On the Internet, you are not alone: How to easily learn from some of the best minds in your field

Do you want to learn from and reference some of the world’s best minds and writing on a subject you’re working on? I’ve found this practice super powerful throughout my career. I’ve compiled a set of tools that make it easy for anyone to do this and I visit this page several times each day. I’d like to share these tools with you.

The following are links to Google Custom Search Engines indexing tens or hundreds of thousands of pages inside 10 top websites bound together by a common topic. I treat them like my personal reference books on these topics, where the pages inside the book are the archival content of subject matter expert websites published over many years. (Right: a search inside my climate change CSE for heat pumps, for example, returns thousands of articles from 10 specific expert organizations)

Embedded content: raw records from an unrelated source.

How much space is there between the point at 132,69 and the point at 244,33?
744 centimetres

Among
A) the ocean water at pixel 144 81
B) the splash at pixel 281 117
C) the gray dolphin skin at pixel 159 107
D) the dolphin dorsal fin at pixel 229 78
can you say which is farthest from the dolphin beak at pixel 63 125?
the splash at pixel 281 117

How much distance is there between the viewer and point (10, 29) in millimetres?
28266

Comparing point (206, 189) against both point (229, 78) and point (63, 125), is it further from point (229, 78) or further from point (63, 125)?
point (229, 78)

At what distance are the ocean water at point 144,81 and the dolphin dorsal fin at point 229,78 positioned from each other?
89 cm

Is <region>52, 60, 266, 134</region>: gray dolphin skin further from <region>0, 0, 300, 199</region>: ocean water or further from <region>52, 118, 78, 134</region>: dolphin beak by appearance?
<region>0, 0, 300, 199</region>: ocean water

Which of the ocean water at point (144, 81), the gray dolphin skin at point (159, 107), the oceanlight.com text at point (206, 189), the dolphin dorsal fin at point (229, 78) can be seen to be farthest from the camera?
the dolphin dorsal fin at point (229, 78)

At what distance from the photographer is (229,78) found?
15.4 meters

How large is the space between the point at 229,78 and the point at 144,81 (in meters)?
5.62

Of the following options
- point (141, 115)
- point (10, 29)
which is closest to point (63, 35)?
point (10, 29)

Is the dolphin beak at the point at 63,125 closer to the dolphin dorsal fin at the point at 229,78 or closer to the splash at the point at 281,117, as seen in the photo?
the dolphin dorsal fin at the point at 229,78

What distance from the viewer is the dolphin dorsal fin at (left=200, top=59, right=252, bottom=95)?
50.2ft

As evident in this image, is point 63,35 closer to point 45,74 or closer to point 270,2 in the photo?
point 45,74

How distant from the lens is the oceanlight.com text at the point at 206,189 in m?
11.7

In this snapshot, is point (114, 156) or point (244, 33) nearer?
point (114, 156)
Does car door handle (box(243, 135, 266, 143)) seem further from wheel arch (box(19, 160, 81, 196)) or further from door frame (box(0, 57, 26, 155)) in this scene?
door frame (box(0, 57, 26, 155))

Links below, on each page you can click on the words “enhanced by Google” to search, then scroll below the ads. Not sure what to search for? Try searching things like the name of your city, or sharing in the Knowledge Management CSE, AI or sustainability in the analyst firms one, or carbon budget in the climate change one. By default the results are sorted by relevance but they can be sorted by date. Works great on mobile too!

People I like & admire

Climate change (See also Shift.tools)

Green tech analyst firms

Analyst firms

Futurists (see also this list of 120 women futurists you can search the archives of)

Indigenous news and resources

Artificial Intelligence

Disability rights orgs

Change Agents Worldwide & Friends

Coaching

Knowledge Management

STEEP

Social and cultural

Technology

Economics

Environmental

Political

From other people:

A great tech history search engine, Esther Dyson’s Release 1.0 newsletter now searchable. I searched for “RSS” here and was delighted.

Jerry’s Brain is a delightful longterm mind map by Jerry Michalski, which I’d sure love to make a habit of searching more often.

Works in progress

Product Management Influencer Twitter List Search

China business news

Google Dataset Search

Retail

I began using CSEs extensively when I was a journalist. Any time I found a list of great blogs or websites about a particular topic, I’d make that list into a CSE and save a link to it. Then, when I’d write an article or prepare to be a guest on a podcast, or have any other research need, I could quickly zero in on what deep subject matter experts said about a particular topic. When you do that, you can come up with some really great information – and people just assume you read it when it was originally published and you remembered it when you sat down to write! Not necessary with this simple but powerful tool. Check it out at https://cse.google.com/ and make your own. You can do it in as little as a few minutes and it can bring an incredible depth of knowledge from other peoples’ work to your own.

When I bought the house I live in, it included this delightful set of Encyclopedias from 1970. Several of these custom search engines contain 2-4X as many pages as this set and they are regularly updated. You can imagine the political differences, too.